◆ **GIVEN PASSAGE**:
Baroness Gertrud von Puttkamer (Gertrud Freifrau von Puttkamer in German; born Gertrud Günther, 4 April 1881 – 27 or 30 September 1944), also known by her pen name Marie-Madeleine, was a German writer of lesbian-themed erotic literature and homoerotic poetry. Her first book, Auf Kypros, sold over one million copies during her lifetime.

Life 
Gertrud Günther was born on 4 April 1881 in Eydtkuhnen, East Prussia in the Kingdom of Prussia to Jewish parents. Her father was Karl Günther, a merchant, and her mother was Emmy Siemssen, a housewife. She grew up within Eydtkuhnen's middle class Jewish community. In 1900, at the age of nineteen, she married Baron Heinrich Georg Ludwig von Puttkamer, a member of the Pomeranian nobility who was 35 years her senior. Upon her marriage, Baroness von Puttkamer moved into a villa with her husband in Grunewald, Berlin and frequently traveled to Vienna, Paris, Nice, and Monte Carlo where she socialized with Hollywood actors, European royalty and nobility, artists, and writers and began using morphine recreationally. Her husband's death in 1914 led to her morphine addiction.

◆ **MATERIAL**:
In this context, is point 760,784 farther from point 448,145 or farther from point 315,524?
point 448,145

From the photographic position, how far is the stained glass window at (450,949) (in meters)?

◆ **PROBLEM SET**:
• 1. In the passage on Gertrud von Puttkamer, how much older than her was the baron she married in 1900?
• 2. Extend the Gertrud von Puttkamer biography past its final sentence.
None of the lines are needed here.

◆ **ANSWERS TO THE PROBLEMS**:
• 1. He was 35 years older than her.

• 2.
Writing 
In 1900, von Puttkamer published her first book of poetry under the pen-name Marie-Madeleine, titled Auf Kypros, which was a collection of lesbian-themed erotic verses. Auf Kypros became a best-seller throughout the German Empire, particularly in high society circles. At the time, her work was seen as contrary to societal standards on morality and was even considered pornographic. Throughout the next fourteen years, von Puttkamer published 28 more books, including poetry, short stories, plays and novels. By 1910, her writings were not only centered on lesbian erotic love but also on the use of morphine. By the end of her life, von Puttkamer had written over 46 works.

List of works 
A list of some of von Puttkamer's known works include:

 Auf Kypros (1900)
 Das Bisschen Liebe (1900)
 Die drei Nächte (1901)
 An der Liebe Narrenseil (1902)
 Die Indische Felsentaube (1902)
 Aus faulem Holze (1902)
 Im Spielerparadies: Momentphotographien aus Monte Carlo (1903)
 Frivol: Aus dem Leben eines Pferdes (1903)
 Krabben (1903)
 Arme Ritter! (1904)
 In Seligkeit und Sünden (1905)
 Das Bißchen Liebe (1906)
 Der Rote Champion (1906)
 Die Kleider der Herzogin (1906)
 Die letzte Hürde (1907)
 Die Kusine (1908)
 Die Wegweiserin (1908)
 Prinz Christian (1909)
 Die Stelle, wo sie sterblich sind ... (1909)
 Brennende Liebe (1910)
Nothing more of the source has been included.